Equivalences of skeletal categories are isomorphisms As explained here, equivalent skeletal categories are isomorphic. In my attempt to prove this fact, I started with skeletal categories $C$ and $D$ and equivalence functors $F: C \to D$ and $G:D \to C$ with $FG \simeq 1_D$ and $GF \simeq 1_C$. Via the natural isomorphisms, one obtains that both $FG$ and $GF$ are bijective on morphisms and fix objects (the former because each functor is fully faithful and the latter because for example $FGd \simeq d$ and so $FGd = d$, as $D$ is skeletal). My intention then was to see that both $GF$ and $FG$ are the corresponding identity functors, but in view of the aforementioned proof, it is not clear to me wether $F$ and $G$ are inverses, even though both functors are invertible. Does this hold?

It does not hold. There certainly exist pairs of mutually quasi-inverse equivalences between skeletal categories which are not strict inverses.

A good test case is that your categories are groups, which are always skeletal.
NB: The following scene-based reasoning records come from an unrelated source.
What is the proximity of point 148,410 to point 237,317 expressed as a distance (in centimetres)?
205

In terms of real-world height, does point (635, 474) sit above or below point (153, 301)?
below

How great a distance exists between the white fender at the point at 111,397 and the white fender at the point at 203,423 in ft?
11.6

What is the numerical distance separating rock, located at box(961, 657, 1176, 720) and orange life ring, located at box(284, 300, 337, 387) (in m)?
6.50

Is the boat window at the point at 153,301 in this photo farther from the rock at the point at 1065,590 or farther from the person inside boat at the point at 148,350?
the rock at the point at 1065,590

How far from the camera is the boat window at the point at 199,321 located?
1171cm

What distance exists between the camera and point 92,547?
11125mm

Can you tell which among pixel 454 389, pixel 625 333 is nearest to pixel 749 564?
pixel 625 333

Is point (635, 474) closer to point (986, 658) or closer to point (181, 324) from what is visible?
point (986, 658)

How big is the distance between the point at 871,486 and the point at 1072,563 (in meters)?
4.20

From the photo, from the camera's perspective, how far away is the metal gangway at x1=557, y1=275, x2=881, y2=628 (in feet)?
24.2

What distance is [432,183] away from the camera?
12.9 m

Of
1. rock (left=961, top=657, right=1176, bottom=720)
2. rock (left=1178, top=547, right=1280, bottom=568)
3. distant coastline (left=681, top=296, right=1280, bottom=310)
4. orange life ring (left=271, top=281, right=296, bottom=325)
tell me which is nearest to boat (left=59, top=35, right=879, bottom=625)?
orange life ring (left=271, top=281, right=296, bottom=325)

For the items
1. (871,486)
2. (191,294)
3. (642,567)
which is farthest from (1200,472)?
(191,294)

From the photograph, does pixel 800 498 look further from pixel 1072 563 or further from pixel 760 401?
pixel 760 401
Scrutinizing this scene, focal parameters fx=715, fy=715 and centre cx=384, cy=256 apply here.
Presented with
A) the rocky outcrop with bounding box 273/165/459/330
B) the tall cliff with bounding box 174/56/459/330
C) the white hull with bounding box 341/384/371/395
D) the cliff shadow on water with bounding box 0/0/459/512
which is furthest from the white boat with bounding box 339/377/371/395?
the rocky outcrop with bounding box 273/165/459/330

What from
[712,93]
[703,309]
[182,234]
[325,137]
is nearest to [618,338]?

An equivalence between groups $f:G\to H$ seen as categories is indeed just an isomorphism, but a map $g:H\to G$ is a quasi-inverse if and only if $gf$ and $fg$ are naturally isomorphic, that is, conjugate, to the appropriate identities. So if $G=H$ and $f=\mathrm{id}_G$, then $g$ can be any endomorphism of $G$ which is conjugate to the identity. More concretely, $g$ can be any inner automorphism.

So you can think of the indeterminacy in choice of your $G$ given $F$ as analogous to this. In short, there's no reason you should have $GF$ and $FG$ identities. You have to choose $G$ carefully, given $F$, to find the strict inverse.